● **Problems to work on**:
a) Answer these questions from the shift-operand excerpt, each on its own line:
(i) Which two standards specify that integral promotions are performed on both operands of a shift-expression?
(ii) To what is the right operand of a shift then converted?
(iii) What does the final writer think negative shift counts are, even in the middle-end?
b) Reproduce the passage of the shift-operand excerpt starting with "On Wed, Nov 26, 2014 at 07:20:04PM" and going on through "is signed int.".

On Wed, Nov 26, 2014 at 07:20:04PM +0100, Marek Polacek wrote:
> On Wed, Nov 26, 2014 at 06:50:29PM +0100, Jakub Jelinek wrote:
> > On Wed, Nov 26, 2014 at 06:39:44PM +0100, Marek Polacek wrote:
> > > Both C11 and C++14 standards specify that integral promotions are
> > > performed on both operands of a shift-expression.  This we do just
> > > fine.  But then we convert the right operand to integer_type_node.
> > > Not only is this unnecessary, it can also be harfmul, because for
> > > e.g. 
> > > void
> > > foo (unsigned int x)
> > > {
> > >   if (-1 >> x != -1)

I'd say fold-const not simplifying this is a bug even if x is signed int.
I think negative shift counts are undefined even in the middle-end, Richard?

● **Data segment**:
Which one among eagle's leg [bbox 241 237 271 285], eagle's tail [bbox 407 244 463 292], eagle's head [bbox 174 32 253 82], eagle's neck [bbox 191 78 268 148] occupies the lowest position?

● **The responses**:
a)
(i) C11 and C++14
(ii) integer_type_node
(iii) Undefined

b)
On Wed, Nov 26, 2014 at 07:20:04PM +0100, Marek Polacek wrote:
> On Wed, Nov 26, 2014 at 06:50:29PM +0100, Jakub Jelinek wrote:
> > On Wed, Nov 26, 2014 at 06:39:44PM +0100, Marek Polacek wrote:
> > > Both C11 and C++14 standards specify that integral promotions are
> > > performed on both operands of a shift-expression.  This we do just
> > > fine.  But then we convert the right operand to integer_type_node.
> > > Not only is this unnecessary, it can also be harfmul, because for
> > > e.g. 
> > > void
> > > foo (unsigned int x)
> > > {
> > >   if (-1 >> x != -1)

I'd say fold-const not simplifying this is a bug even if x is signed int.